The story does do better to fill in the blanks about Hopkins who unsurprisingly features quite prominently here as well, and this once-promising UNIT figure who turned down the opportunity to travel with the Doctor but who later became so incredibly broken after the death of his family in a fire proves integral to the continuing events of Warlock’s Cross with its history of psychological research and alien technology given his own past duties with UNIT and his continuing state of mind in which numbers are a greater comfort than emotions. Wisely, however, this isn’t a tale in which Hopkins is the clear-cut villain despite the questionable choices he has made and the continuing conflict within him, and the story excels as various characters come to the forefront in turn and must engage with a shifting reality both in mind and in truth, even positioning the Doctor to take the ultimate action and change the established history with Klein studying his every move and the story seeming to enjoy intimating that she just might revert to what she once was given all of the influences and power around her.

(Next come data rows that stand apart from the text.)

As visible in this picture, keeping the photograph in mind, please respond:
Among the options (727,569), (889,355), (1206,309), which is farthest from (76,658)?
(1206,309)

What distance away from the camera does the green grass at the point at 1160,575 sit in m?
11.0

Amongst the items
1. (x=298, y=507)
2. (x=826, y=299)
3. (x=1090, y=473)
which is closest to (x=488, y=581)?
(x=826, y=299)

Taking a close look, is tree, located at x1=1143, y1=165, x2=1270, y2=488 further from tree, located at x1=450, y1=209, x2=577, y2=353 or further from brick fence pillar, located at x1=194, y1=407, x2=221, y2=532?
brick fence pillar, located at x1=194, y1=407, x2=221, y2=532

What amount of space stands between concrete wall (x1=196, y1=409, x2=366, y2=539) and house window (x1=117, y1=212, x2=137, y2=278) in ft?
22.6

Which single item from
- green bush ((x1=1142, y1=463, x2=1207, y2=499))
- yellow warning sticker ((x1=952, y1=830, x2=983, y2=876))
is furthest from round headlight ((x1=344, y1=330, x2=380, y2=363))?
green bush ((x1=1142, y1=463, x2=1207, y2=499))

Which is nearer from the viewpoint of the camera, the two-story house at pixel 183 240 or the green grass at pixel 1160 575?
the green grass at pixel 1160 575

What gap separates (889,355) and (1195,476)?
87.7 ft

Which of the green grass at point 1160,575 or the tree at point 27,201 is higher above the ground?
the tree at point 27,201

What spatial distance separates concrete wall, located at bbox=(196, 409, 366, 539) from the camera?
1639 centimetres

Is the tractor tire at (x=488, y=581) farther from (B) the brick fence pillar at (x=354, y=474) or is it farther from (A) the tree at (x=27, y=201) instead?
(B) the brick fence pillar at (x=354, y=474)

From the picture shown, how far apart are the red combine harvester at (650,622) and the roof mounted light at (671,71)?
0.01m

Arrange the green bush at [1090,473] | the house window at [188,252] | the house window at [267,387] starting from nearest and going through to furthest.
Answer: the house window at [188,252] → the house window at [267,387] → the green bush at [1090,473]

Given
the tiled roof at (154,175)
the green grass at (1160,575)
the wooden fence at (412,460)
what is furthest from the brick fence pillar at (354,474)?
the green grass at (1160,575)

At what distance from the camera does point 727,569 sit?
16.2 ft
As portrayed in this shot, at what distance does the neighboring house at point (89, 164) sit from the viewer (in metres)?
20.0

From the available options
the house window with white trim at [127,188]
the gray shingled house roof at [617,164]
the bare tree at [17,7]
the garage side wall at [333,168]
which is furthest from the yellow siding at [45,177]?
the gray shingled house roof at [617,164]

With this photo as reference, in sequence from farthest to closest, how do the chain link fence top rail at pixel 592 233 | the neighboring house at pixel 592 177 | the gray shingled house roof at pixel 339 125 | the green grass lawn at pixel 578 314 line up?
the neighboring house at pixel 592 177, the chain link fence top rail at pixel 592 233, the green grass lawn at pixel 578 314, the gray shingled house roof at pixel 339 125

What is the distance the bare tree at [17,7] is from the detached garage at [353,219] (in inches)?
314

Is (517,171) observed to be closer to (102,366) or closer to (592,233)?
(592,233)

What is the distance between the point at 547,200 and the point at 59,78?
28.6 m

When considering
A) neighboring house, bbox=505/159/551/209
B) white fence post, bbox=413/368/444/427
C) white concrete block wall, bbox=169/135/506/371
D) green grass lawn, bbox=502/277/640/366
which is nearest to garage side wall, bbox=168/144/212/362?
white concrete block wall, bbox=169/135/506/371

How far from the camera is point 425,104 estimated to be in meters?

However, as strong as the interpersonal relationships on display are as Colonel McKenna strives to retain control while the Doctor mysteriously walks free no matter his actions and while another of UNIT’s past comrades strives to bring the whispers’ destructive desires to fruition, the story never quite manages to build up the danger as one befitting of a trilogy finale. While part of this is due to the fairly disparate nature of the stories despite Hopkins’s life and tragedy interlinking all three in more ways than simply being present since one threat hasn’t been overtly present through all three, it’s also due to the presentation of the plan through simple statements rather than explicit actions beyond those being set up to put the plan in motion. ‘Warlock’s Cross’ is overall a quieter and more sombre affair than the first two acts of this trilogy, delivering a tremendous atmosphere and making great use of Klein for those already familiar with her past, but despite wonderful performances and interactions, the pacing is often quite slow and a bit too much backstory in general is glossed over to truly allow for the personal impact needed to make up for a threat that never quite manifests as intended.